急遽昼休みに保育園に駆けつけ、バックアップ作業を開始。。。。
この時、「最悪バックアップできなくても1から登録しなおせば大丈夫よ」と言ってくれた保育園の先生の言葉が心強すぎました。
(とはいえ登録作業で1~2週間かかってたので、流石にそれは避けたい。。。。)
そして、何とかバックアップから回復することができました。(データ移行に失敗していたが、アプリ内部にはデータが残っていました)
そして、リリースの連絡が。。

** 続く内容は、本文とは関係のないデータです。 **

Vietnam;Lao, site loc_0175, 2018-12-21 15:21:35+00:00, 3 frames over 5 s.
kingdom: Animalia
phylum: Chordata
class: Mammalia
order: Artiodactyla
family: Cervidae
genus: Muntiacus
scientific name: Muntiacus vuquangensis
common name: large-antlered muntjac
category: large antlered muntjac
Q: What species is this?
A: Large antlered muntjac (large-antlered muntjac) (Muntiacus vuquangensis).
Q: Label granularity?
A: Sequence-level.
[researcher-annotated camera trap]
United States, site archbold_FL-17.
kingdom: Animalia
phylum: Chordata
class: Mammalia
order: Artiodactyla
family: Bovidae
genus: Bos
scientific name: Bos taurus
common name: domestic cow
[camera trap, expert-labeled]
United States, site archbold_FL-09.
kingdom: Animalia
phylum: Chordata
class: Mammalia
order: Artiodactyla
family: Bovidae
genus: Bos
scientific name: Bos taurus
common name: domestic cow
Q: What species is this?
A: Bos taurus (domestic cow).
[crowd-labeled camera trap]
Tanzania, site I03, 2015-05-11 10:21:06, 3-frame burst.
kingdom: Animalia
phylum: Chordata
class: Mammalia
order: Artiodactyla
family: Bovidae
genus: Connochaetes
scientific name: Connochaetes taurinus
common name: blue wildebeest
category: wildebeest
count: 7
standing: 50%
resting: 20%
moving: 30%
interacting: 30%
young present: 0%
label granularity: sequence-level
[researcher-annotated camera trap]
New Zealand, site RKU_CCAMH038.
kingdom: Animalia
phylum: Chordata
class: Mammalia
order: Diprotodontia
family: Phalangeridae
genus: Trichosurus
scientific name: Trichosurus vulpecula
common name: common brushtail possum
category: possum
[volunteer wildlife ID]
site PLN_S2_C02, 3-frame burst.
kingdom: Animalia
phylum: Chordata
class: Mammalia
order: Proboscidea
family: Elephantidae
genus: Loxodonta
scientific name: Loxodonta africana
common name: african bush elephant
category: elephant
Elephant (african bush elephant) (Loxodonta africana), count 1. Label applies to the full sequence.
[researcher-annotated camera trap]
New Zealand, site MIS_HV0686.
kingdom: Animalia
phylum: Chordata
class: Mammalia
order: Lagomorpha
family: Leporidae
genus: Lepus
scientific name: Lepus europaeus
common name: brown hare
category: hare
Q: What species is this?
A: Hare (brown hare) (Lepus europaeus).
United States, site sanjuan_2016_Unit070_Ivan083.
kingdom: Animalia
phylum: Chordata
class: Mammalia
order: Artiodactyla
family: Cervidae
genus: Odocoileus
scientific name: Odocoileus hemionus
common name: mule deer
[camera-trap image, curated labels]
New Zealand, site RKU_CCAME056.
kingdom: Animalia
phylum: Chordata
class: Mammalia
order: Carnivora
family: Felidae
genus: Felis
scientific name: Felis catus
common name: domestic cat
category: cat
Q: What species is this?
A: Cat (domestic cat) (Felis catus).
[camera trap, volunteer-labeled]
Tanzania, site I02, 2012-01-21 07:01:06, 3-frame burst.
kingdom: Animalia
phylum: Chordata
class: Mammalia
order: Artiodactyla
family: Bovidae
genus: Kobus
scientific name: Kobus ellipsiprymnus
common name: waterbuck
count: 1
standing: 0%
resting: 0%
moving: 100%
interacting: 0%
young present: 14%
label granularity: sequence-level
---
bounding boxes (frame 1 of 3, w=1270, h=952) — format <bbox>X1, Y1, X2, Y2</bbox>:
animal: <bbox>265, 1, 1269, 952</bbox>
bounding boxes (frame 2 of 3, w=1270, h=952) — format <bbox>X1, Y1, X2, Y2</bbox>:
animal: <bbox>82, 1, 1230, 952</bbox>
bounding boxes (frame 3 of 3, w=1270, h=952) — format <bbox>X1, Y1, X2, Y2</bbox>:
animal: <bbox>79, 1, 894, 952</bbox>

。

アプリを公開後、先生や保護者からの評判も上々でした。

また、妻が使い方マニュアルを作ってくれたおかげで、その後の使い方に関する理解もスムーズに進みました。

そして、娘からも優しい言葉が。
「たっくん(パパ)、アプリのお仕事忙しいのに、保育園の仕事もやったんだね。がんばったね」
下の1歳の子が大きくなったときに聞かれたら、サマーウォーズの名台詞みたいに言ってみたいです。
「だってこのアプリの開発者、俺だもん」
(バグはまだまだあるので、、、マジでこのセリフ言いそうなんですが、、、、)
とはいえ、まだまだ課題が残っています。
UIについて弊社のデザイナーに相談したところ、ペルソナ等をまず作ることからやった方が良いとのこと。デザイン修正案もいくつか頂いたので早速改善したい
絵本の管理で困っている他の保育園でも使えるようにAppStore公開したい
画像検索や音声検索も考慮し、検索を容易にしたい(VisionKit+Foundation Modelで絵本表紙検索を試したがフォント認識が難しいのが課題)
iPadOS 26のLiquid Glassデザインに最適化すべく、HIGを再読中
最後に
業務外の開発ではありますが、現場の声を聞き、課題を解決するためにアプリを形にできたのはエンジニアとして本当に貴重な経験でした。(AIエージェントも試せましたしね。)
なにより、自分の子どもが通う園で使われているというのはちょっとした誇りです。